The geographical area of the Olmec civilization is varied in its features. It is close to the Gulf of Mexico and the Pacific Ocean on the Isthmus of Tehuantepec. It was a humid area and contained a varied landscape of jungles, plains, and mountains. The Olmecs established cities, trade routes over land and water, and most importantly, an agricultural system that could feed those who lived in those cities. Corn, beans, and squash were planted and harvested. They lived in a society based on a theocratic form of government (government ruled by or subject to religious authority). Religion played a major role in the lives of the Olmecs. Scientists and historians have unearthed altars and other sculptures that support this.
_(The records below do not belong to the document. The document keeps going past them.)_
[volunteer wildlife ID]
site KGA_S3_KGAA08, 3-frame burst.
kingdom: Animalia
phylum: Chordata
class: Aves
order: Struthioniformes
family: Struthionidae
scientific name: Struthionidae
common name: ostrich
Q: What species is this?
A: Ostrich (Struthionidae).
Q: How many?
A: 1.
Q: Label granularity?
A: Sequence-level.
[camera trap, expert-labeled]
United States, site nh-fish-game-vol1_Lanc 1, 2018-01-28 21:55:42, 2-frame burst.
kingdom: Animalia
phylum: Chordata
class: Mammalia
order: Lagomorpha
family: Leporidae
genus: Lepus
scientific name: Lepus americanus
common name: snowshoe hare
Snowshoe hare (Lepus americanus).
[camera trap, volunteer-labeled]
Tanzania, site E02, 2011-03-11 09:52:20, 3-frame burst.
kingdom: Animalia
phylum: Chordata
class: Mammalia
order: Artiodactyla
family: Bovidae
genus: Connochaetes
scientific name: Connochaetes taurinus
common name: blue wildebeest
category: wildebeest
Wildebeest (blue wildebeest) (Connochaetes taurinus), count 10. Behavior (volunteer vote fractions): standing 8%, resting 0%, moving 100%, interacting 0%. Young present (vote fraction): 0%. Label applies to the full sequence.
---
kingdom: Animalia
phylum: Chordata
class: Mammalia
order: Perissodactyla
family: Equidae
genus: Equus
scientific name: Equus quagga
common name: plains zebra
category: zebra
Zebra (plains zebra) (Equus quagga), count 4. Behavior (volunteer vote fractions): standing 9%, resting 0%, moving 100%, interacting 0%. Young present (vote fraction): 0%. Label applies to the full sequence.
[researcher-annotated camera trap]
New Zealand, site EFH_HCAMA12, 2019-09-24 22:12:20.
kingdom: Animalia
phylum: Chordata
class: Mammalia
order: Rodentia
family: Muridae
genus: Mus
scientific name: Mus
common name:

The most recognizable feature of the Olmec civilization is the creation of the enormous helmeted heads or “Colossal heads.” Infused with individuality, no two heads are alike and the helmet-like headdresses are adorned with distinctive elements, suggesting some leader, ruler or religious symbols. These enormous basalt portrait heads were carved from single blocks or boulders of volcanic basalt weighing up to twenty-four tons. The boulders were dragged or floated to their final destination from as far as sixty miles away. It has been estimated that moving a colossal head required the efforts of 1,500 people for three to four months.

Another common art form of the Olmecs was figurines made of jade and green-stone. Much of their art is surprisingly naturalistic while other pieces are fantastic anthropomorphic creatures, often highly stylized, and reflecting some religious meaning. Common motifs include almond-shaped eyes, down-turned mouths and a cleft head, which are seen in representations of “were-jaguars,” artifacts made of jaguar faces combined with human bodies. Chosen because the Olmecs believed it was the most powerful and feared animal, the jaguar represented a complex array of religious beliefs associated with the gods of rain and fertility.

Toward the middle of the first millennium B.C., the Olmecs mysteriously disappeared. Their disappearance was due to either another group gaining control over them or by changes in the climate that could not support their needs for food. However, the Olmecs played a very important role in shaping the civilizations that followed as many adopted their ideas, practices, and values. In addition to their influence on other Mesoamerican cultures, the Olmecs are credited by some researchers with many “firsts,” including bloodletting and perhaps human sacrifice, writing and epigraphy, and the invention of zero and the Mesoamerican calendar, and the Mesoamerican ballgame, as well as perhaps the compass. Some researchers and art historians even suggest that the Olmecs worshiped the predecessors of many of the later Mesoamerican deities.